28. Mr. Ram Prakash has also placed strong reliance on J.P. Bansal v. State of Rajasthan [(2003) 5 SCC 134 : 2003 (3) SCALE 154]. Therein itself, it is laid down:
The Constitution requires that action must be taken by the authority concerned in the name of the Governor. It is not till this formality is observed that the action can be regarded as that of the State. Constitutionally speaking, the Council of Ministers are advisers and as the Head of the State, the Governor is to act with the aid or advice of the Council of Ministers. Therefore, till the advice is accepted by the Governor, views of the Council of Ministers do not get crystallised into action of the State
29. This decision is, therefore, an authority for the proposition that the government order, so as to confer a legal right, must conform to the provisions contained in Article 166 of the Constitution of India.
30. Questioning the correctness of the observation of the Division bench that the communication contained in the letter dated 24.08.2000 did not confer any legal right, Mr. Ram Prakash, would submit that an administrative order may also confer a legal right. No doubt, it was so stated in Union of India v. K.P. Joseph and others [(1973) 1 SCC 194 : AIR 1973 SC 303] but then it was a case where an executive order was passed which was within the jurisdiction of the State in terms of the proviso appended to Article 309 of the Constitution of India.

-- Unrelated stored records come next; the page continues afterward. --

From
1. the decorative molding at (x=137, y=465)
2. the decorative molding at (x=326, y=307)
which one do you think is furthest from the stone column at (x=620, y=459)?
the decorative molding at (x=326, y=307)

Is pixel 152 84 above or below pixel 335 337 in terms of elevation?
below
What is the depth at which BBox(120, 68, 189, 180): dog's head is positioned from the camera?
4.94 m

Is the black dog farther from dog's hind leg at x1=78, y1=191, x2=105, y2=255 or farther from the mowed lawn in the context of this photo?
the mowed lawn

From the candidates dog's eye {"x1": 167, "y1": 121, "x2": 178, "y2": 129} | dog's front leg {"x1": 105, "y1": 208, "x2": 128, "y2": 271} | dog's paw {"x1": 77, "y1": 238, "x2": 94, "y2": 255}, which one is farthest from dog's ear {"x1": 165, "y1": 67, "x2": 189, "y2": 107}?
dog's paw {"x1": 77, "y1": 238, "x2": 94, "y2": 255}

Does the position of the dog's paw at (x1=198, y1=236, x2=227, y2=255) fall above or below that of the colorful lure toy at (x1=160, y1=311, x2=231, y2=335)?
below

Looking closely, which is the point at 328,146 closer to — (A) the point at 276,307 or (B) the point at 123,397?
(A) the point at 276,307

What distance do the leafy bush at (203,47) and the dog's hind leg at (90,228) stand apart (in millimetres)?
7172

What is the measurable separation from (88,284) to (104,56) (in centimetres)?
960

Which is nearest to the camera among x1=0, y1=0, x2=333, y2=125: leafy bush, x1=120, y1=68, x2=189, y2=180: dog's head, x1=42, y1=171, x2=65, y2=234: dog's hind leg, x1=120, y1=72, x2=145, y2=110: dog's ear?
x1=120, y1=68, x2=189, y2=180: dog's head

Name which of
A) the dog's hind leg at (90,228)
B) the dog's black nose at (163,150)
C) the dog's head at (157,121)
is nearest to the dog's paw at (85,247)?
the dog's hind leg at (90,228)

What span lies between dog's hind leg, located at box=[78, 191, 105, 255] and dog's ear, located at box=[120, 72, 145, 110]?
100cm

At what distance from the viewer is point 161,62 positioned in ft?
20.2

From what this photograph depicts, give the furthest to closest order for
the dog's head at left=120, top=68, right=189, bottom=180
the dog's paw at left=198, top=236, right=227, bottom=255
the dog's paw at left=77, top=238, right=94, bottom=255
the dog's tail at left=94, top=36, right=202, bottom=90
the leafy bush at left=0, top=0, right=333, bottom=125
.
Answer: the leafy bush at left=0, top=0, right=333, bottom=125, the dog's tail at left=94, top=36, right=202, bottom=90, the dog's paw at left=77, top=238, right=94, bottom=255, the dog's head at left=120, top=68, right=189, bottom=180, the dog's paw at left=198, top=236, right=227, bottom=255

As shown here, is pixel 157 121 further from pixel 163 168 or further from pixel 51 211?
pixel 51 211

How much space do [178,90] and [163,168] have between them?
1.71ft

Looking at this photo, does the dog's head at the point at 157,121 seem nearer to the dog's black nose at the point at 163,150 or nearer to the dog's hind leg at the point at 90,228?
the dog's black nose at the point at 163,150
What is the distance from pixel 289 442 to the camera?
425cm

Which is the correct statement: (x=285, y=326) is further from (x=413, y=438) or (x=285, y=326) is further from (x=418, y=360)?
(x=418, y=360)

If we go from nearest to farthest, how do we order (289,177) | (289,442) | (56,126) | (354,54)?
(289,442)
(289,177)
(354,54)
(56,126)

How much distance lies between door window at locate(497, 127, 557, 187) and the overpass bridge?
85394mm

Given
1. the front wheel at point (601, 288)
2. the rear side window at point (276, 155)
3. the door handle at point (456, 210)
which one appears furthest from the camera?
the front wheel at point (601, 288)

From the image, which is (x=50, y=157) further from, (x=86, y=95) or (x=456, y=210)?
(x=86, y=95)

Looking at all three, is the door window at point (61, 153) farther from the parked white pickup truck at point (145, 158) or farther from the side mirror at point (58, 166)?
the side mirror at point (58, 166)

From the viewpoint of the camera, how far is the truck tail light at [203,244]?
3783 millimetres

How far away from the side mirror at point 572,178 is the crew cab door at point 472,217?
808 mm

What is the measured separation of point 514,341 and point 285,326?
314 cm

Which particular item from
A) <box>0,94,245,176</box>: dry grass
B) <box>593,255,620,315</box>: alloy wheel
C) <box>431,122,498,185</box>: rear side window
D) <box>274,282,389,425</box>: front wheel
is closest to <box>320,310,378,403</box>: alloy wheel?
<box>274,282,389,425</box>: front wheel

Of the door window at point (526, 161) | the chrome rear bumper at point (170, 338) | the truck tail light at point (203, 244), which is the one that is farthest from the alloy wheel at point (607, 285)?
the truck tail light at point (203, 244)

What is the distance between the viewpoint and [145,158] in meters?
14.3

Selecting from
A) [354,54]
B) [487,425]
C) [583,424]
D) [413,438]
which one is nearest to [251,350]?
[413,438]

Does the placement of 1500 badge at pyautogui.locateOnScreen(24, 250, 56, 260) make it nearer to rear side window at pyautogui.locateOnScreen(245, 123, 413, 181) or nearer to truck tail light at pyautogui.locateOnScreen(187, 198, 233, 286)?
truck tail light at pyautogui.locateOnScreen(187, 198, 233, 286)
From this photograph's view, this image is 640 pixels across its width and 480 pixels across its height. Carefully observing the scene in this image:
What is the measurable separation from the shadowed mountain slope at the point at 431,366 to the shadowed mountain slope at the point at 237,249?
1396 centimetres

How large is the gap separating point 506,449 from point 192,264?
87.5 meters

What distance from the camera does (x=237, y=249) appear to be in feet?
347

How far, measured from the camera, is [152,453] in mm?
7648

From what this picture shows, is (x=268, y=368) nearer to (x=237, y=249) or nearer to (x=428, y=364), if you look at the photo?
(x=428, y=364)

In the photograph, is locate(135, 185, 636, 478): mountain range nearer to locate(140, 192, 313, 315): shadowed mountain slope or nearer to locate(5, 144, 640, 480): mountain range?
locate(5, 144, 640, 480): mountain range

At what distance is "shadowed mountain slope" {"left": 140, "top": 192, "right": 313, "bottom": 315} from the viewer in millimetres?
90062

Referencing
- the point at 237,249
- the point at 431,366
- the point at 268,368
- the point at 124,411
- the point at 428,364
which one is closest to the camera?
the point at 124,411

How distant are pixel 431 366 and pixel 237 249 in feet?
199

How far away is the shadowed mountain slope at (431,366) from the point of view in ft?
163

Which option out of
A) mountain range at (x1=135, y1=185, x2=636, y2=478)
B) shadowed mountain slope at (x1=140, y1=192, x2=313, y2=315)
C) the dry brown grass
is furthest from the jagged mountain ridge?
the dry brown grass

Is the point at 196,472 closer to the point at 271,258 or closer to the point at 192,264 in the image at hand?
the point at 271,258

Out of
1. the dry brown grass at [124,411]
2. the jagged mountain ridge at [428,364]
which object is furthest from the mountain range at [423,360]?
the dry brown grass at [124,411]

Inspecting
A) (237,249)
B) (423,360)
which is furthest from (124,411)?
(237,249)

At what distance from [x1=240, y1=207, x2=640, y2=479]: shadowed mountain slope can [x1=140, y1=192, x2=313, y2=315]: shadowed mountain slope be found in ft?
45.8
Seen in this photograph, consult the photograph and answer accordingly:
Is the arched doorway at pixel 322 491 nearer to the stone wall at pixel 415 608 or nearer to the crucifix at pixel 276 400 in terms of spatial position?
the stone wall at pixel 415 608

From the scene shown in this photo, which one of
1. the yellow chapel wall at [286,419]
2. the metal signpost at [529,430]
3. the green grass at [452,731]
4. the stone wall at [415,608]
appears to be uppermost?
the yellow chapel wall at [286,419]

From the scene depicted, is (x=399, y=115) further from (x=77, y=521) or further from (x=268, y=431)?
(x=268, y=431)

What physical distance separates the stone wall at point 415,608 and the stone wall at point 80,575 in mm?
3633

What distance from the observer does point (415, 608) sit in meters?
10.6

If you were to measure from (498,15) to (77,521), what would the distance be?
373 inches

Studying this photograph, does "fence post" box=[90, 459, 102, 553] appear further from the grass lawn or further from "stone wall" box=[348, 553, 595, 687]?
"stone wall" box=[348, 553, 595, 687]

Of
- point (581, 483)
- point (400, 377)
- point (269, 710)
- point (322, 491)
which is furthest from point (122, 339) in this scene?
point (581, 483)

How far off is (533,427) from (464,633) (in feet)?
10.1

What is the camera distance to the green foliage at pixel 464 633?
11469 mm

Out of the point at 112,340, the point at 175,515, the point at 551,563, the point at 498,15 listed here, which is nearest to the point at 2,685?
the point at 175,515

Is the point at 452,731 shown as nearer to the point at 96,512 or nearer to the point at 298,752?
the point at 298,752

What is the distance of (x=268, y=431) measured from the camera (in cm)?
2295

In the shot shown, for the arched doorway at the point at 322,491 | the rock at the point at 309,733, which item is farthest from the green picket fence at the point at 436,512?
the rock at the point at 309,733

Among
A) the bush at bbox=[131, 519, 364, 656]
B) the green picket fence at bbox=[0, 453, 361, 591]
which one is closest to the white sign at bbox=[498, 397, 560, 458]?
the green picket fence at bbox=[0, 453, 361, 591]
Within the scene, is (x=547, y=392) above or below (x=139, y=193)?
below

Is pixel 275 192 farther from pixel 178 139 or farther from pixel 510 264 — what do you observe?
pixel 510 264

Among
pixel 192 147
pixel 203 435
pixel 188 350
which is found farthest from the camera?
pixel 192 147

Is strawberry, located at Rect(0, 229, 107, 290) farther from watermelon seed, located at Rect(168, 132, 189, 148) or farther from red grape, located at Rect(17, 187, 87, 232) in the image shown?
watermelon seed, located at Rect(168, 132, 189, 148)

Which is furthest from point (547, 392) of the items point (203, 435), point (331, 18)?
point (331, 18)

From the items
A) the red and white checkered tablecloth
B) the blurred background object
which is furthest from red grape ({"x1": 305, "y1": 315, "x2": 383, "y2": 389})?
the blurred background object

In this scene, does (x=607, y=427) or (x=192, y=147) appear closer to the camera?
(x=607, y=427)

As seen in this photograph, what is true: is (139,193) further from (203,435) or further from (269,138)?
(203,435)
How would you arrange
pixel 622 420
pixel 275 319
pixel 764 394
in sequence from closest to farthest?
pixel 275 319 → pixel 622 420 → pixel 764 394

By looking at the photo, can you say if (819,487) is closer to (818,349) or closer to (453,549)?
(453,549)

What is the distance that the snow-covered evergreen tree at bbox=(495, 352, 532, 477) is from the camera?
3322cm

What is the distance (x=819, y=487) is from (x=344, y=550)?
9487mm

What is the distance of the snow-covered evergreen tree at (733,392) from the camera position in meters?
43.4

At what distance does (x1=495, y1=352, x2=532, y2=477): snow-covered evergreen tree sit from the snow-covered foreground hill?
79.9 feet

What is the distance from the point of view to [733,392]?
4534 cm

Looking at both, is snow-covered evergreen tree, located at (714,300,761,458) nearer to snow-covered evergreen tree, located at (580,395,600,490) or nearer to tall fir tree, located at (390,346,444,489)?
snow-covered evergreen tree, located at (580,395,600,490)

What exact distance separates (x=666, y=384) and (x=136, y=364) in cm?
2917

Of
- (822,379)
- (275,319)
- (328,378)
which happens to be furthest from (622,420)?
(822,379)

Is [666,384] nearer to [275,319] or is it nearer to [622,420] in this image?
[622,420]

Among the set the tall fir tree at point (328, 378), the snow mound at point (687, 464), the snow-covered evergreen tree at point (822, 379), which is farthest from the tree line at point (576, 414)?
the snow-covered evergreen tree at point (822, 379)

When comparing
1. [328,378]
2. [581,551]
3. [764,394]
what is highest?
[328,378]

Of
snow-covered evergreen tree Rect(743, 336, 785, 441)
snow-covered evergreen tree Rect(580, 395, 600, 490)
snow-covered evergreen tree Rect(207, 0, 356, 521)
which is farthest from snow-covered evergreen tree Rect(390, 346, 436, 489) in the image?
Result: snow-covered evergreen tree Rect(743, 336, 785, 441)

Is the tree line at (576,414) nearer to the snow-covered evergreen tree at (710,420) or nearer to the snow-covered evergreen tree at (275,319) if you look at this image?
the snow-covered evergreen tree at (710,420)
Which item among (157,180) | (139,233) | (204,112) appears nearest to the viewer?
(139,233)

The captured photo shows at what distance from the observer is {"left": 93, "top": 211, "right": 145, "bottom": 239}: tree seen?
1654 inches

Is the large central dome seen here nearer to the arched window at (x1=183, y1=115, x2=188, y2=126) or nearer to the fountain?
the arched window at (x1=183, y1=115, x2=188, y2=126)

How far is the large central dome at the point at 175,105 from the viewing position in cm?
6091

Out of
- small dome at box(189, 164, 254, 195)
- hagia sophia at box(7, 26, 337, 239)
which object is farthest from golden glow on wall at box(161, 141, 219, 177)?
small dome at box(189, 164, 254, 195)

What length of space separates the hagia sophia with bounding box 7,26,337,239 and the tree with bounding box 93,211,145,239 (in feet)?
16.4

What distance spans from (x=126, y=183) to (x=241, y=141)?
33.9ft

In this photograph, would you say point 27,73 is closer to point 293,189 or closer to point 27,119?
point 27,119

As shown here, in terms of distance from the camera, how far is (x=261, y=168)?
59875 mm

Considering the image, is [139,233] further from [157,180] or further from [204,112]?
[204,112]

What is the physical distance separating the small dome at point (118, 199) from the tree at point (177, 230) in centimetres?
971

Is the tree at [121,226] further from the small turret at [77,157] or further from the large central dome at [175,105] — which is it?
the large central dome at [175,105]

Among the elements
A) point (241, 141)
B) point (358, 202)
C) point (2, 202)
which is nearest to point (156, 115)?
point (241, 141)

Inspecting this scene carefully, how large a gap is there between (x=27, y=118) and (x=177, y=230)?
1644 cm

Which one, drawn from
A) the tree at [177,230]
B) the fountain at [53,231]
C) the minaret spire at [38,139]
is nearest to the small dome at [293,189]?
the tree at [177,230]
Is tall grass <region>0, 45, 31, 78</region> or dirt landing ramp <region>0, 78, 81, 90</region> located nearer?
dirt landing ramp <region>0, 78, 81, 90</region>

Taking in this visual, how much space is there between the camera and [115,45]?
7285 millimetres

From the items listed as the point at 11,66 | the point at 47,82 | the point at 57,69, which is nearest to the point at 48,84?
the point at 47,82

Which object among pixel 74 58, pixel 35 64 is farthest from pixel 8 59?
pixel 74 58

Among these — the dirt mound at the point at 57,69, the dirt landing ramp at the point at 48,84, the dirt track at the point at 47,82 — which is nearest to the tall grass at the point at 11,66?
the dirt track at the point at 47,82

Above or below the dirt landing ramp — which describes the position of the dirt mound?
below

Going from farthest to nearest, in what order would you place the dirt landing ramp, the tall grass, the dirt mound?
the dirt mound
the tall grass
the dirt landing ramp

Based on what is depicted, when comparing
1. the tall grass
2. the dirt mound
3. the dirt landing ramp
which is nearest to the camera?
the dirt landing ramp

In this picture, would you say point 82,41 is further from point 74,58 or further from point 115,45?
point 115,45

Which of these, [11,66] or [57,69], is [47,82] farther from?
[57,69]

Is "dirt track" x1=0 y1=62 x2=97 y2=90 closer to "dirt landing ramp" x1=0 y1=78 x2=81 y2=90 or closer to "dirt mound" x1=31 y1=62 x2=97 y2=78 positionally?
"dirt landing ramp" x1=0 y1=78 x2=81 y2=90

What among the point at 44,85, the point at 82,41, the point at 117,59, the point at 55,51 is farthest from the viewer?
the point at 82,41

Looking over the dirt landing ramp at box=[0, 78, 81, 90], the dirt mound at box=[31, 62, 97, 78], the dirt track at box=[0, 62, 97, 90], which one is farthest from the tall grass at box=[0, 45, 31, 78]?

The Bench, it is interesting to note, hastened to add:
11. We should not be understood as laying down any general proposition on this question. But we think that the Order in question conferred upon the first respondent the right to have his pay fixed in the manner specified in the Order and that was part of the conditions of his service. We see no reason why the Court should not enforce that right.
31. We, therefore, find no merit in this appeal which is dismissed accordingly. In the facts and circumstances of this case, however, there shall be no order as to costs.